--- Task instructions ---
Collect each line of the records containing the string "name".

Material for the task below:

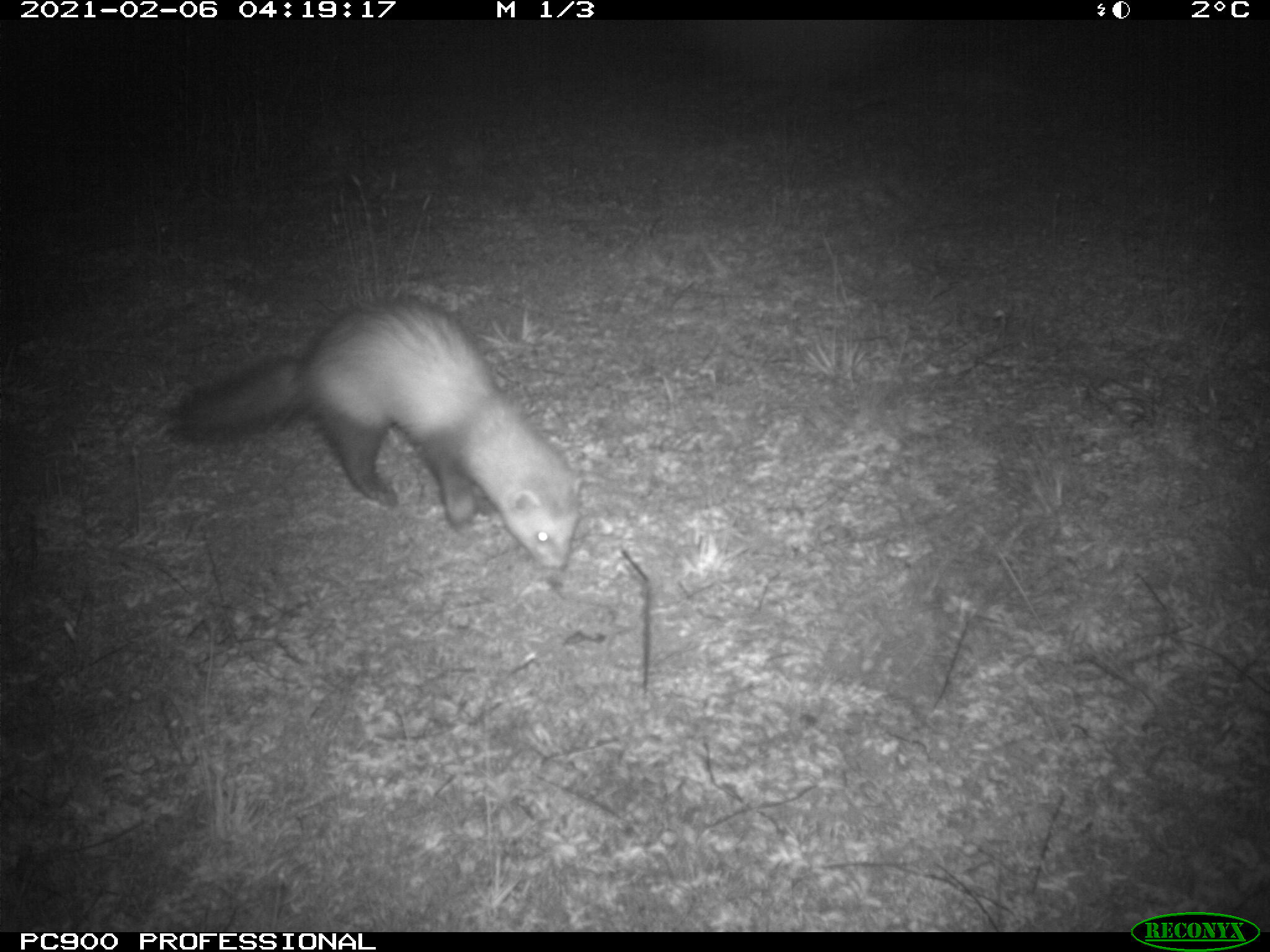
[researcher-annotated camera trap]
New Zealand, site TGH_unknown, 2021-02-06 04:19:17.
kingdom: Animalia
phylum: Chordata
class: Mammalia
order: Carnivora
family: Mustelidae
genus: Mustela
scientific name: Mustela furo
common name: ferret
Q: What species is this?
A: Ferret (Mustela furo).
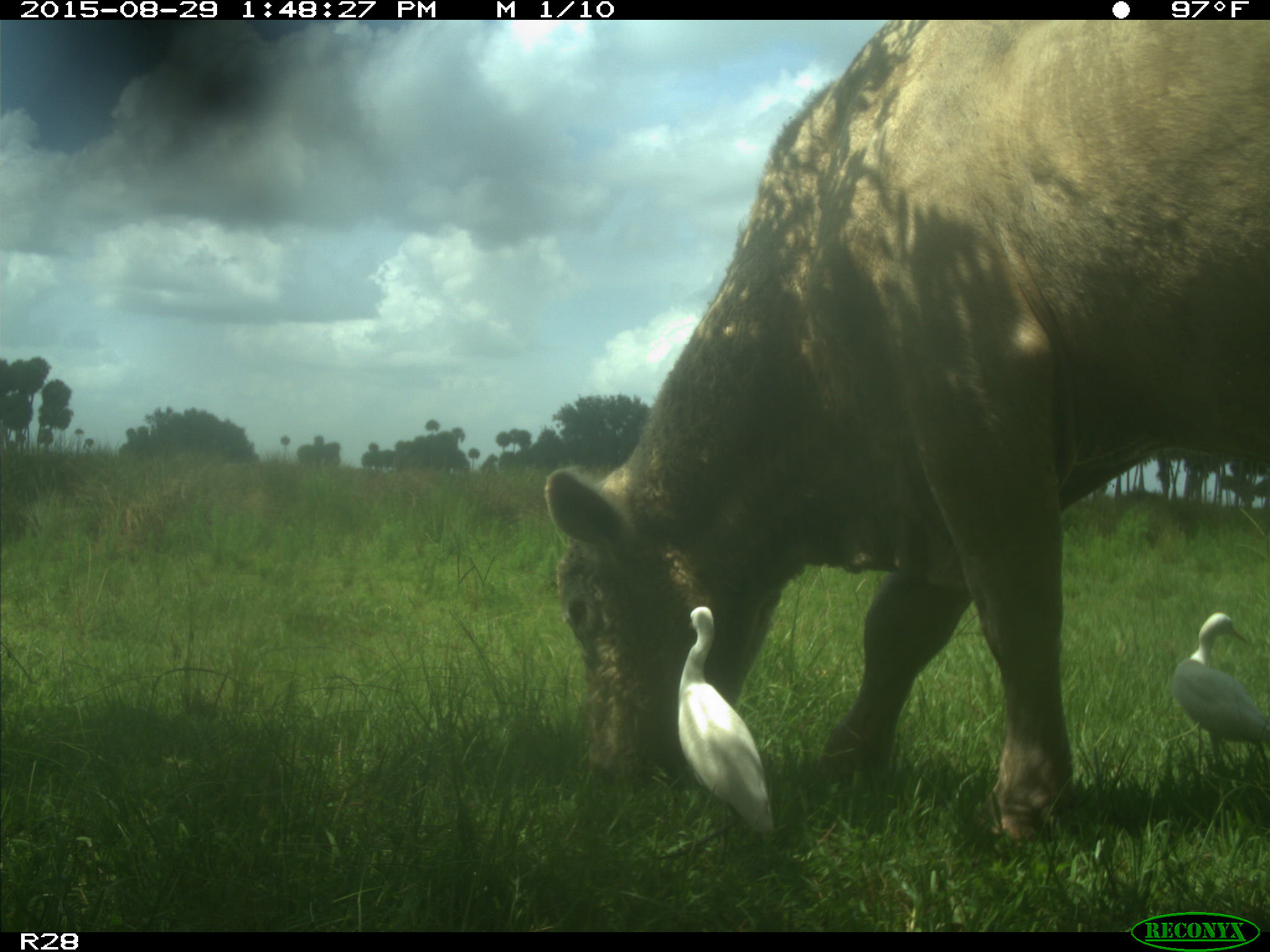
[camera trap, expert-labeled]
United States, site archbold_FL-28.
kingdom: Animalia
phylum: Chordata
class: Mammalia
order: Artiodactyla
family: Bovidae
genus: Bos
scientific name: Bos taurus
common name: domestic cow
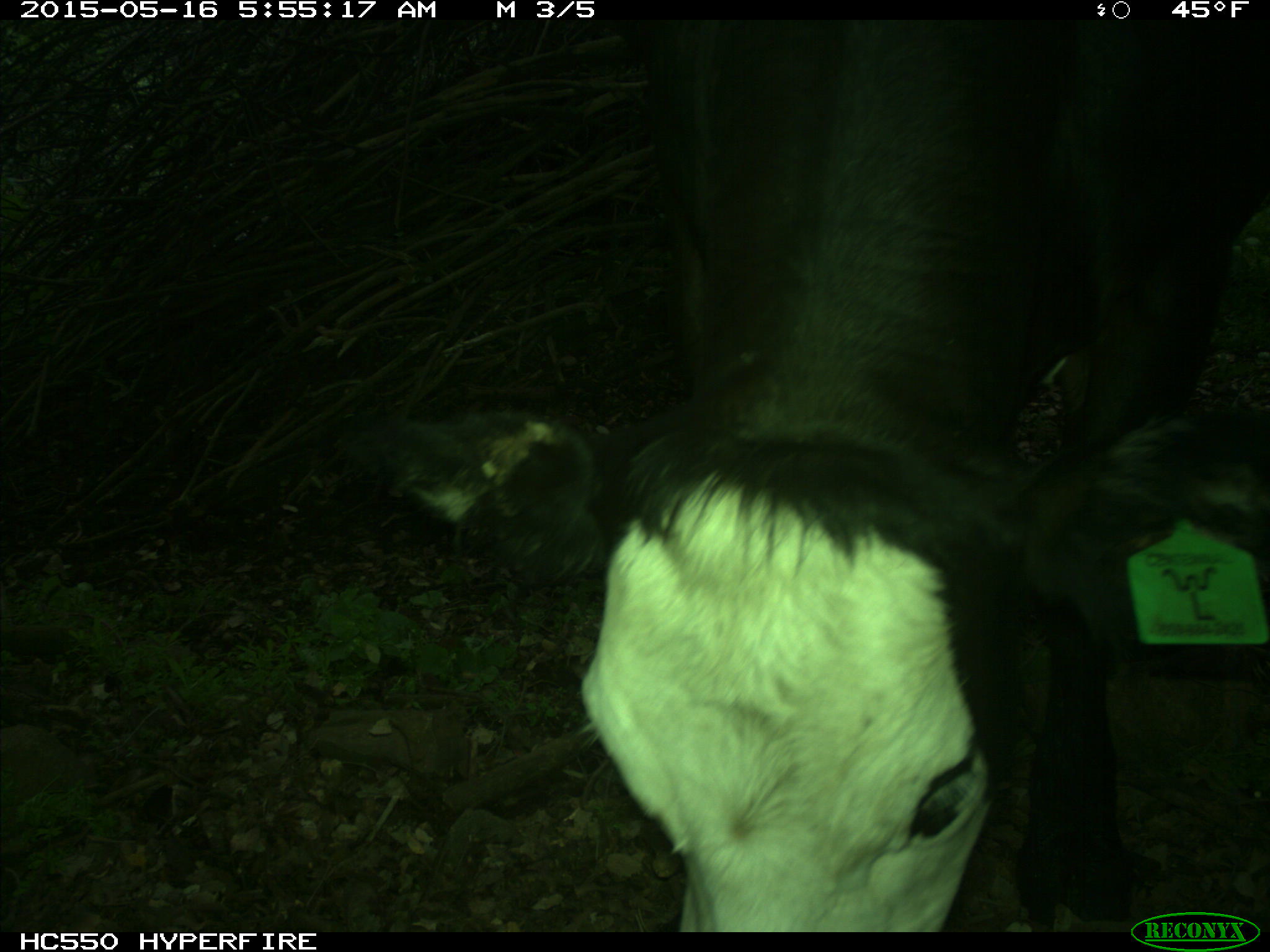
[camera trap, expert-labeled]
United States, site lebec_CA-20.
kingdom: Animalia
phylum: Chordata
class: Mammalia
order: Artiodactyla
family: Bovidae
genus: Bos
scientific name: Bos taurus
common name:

End of Material for the task.

--- Your solution ---
scientific name: Mustela furo
common name: ferret
scientific name: Bos taurus
common name: domestic cow
scientific name: Bos taurus
common name:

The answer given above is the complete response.